*Given exercise:* Convert the lines below into a JSON list of strings, with one string for each line and no entries for blank lines.

*Data supplied:*
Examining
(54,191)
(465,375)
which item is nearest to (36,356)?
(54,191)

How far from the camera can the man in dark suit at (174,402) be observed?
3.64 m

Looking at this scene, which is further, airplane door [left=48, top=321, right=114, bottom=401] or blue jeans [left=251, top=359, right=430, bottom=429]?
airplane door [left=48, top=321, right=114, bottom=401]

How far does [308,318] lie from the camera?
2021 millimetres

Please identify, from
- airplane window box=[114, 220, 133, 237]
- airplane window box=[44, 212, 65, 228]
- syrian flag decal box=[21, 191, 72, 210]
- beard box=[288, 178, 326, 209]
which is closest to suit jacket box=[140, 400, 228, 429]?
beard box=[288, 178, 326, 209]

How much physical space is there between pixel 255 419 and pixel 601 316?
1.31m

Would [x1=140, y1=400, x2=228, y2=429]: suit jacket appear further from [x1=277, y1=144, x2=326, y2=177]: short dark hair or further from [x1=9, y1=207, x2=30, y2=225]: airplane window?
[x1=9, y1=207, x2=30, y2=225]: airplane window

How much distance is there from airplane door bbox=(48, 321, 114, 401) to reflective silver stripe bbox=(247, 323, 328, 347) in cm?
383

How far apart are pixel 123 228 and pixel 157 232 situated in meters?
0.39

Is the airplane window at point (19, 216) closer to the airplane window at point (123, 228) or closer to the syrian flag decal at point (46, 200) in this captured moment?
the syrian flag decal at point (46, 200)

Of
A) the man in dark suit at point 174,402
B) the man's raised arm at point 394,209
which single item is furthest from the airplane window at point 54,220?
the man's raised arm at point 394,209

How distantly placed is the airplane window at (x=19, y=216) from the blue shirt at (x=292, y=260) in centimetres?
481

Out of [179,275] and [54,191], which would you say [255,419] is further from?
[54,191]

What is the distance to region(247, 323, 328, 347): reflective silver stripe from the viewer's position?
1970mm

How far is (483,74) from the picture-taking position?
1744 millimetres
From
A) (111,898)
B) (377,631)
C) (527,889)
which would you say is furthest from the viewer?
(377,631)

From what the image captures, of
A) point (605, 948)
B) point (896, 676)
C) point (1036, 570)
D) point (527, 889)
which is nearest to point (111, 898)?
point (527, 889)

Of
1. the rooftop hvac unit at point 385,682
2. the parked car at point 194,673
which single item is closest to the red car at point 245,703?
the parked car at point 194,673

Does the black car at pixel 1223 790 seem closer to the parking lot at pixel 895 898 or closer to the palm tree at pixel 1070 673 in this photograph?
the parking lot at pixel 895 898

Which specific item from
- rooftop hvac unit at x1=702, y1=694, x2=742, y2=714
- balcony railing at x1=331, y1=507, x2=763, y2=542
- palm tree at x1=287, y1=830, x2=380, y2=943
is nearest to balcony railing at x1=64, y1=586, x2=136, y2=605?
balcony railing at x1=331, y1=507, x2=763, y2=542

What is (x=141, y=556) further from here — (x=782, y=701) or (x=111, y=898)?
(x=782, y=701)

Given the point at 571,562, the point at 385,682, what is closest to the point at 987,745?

*Solution for this problem:*
[
  "Examining",
  "(54,191)",
  "(465,375)",
  "which item is nearest to (36,356)?",
  "(54,191)",
  "How far from the camera can the man in dark suit at (174,402) be observed?",
  "3.64 m",
  "Looking at this scene, which is further, airplane door [left=48, top=321, right=114, bottom=401] or blue jeans [left=251, top=359, right=430, bottom=429]?",
  "airplane door [left=48, top=321, right=114, bottom=401]",
  "How far does [308,318] lie from the camera?",
  "2021 millimetres",
  "Please identify, from",
  "- airplane window box=[114, 220, 133, 237]",
  "- airplane window box=[44, 212, 65, 228]",
  "- syrian flag decal box=[21, 191, 72, 210]",
  "- beard box=[288, 178, 326, 209]",
  "which is closest to suit jacket box=[140, 400, 228, 429]?",
  "beard box=[288, 178, 326, 209]",
  "How much physical space is there between pixel 255 419 and pixel 601 316?",
  "1.31m",
  "Would [x1=140, y1=400, x2=228, y2=429]: suit jacket appear further from [x1=277, y1=144, x2=326, y2=177]: short dark hair or further from [x1=9, y1=207, x2=30, y2=225]: airplane window?",
  "[x1=9, y1=207, x2=30, y2=225]: airplane window",
  "How much distance is there from airplane door bbox=(48, 321, 114, 401) to reflective silver stripe bbox=(247, 323, 328, 347) in cm?",
  "383",
  "How far apart are pixel 123 228 and pixel 157 232 situated in meters?",
  "0.39",
  "Is the airplane window at point (19, 216) closer to the airplane window at point (123, 228) or closer to the syrian flag decal at point (46, 200) in this captured moment?",
  "the syrian flag decal at point (46, 200)",
  "Of",
  "A) the man in dark suit at point 174,402",
  "B) the man's raised arm at point 394,209",
  "which single item is furthest from the airplane window at point 54,220?",
  "the man's raised arm at point 394,209",
  "How distantly placed is the airplane window at (x=19, y=216) from the blue shirt at (x=292, y=260) in centimetres?",
  "481",
  "Out of [179,275] and [54,191], which would you say [255,419] is further from?",
  "[54,191]",
  "What is the distance to region(247, 323, 328, 347): reflective silver stripe from the viewer's position?",
  "1970mm",
  "How far is (483,74) from the picture-taking position?",
  "1744 millimetres",
  "From",
  "A) (111,898)",
  "B) (377,631)",
  "C) (527,889)",
  "which would you say is furthest from the viewer?",
  "(377,631)",
  "From what the image captures, of",
  "A) point (605, 948)",
  "B) point (896, 676)",
  "C) point (1036, 570)",
  "D) point (527, 889)",
  "which is nearest to point (111, 898)?",
  "point (527, 889)",
  "Of",
  "1. the rooftop hvac unit at point 385,682",
  "2. the parked car at point 194,673",
  "which single item is closest to the red car at point 245,703?",
  "the parked car at point 194,673",
  "Does the black car at pixel 1223 790 seem closer to the parking lot at pixel 895 898 or closer to the palm tree at pixel 1070 673 in this photograph?",
  "the parking lot at pixel 895 898",
  "Which specific item from",
  "- rooftop hvac unit at x1=702, y1=694, x2=742, y2=714",
  "- balcony railing at x1=331, y1=507, x2=763, y2=542",
  "- palm tree at x1=287, y1=830, x2=380, y2=943",
  "is nearest to balcony railing at x1=64, y1=586, x2=136, y2=605?",
  "balcony railing at x1=331, y1=507, x2=763, y2=542",
  "What is (x=141, y=556) further from here — (x=782, y=701) or (x=111, y=898)?",
  "(x=782, y=701)",
  "Given the point at 571,562, the point at 385,682, what is closest to the point at 987,745?"
]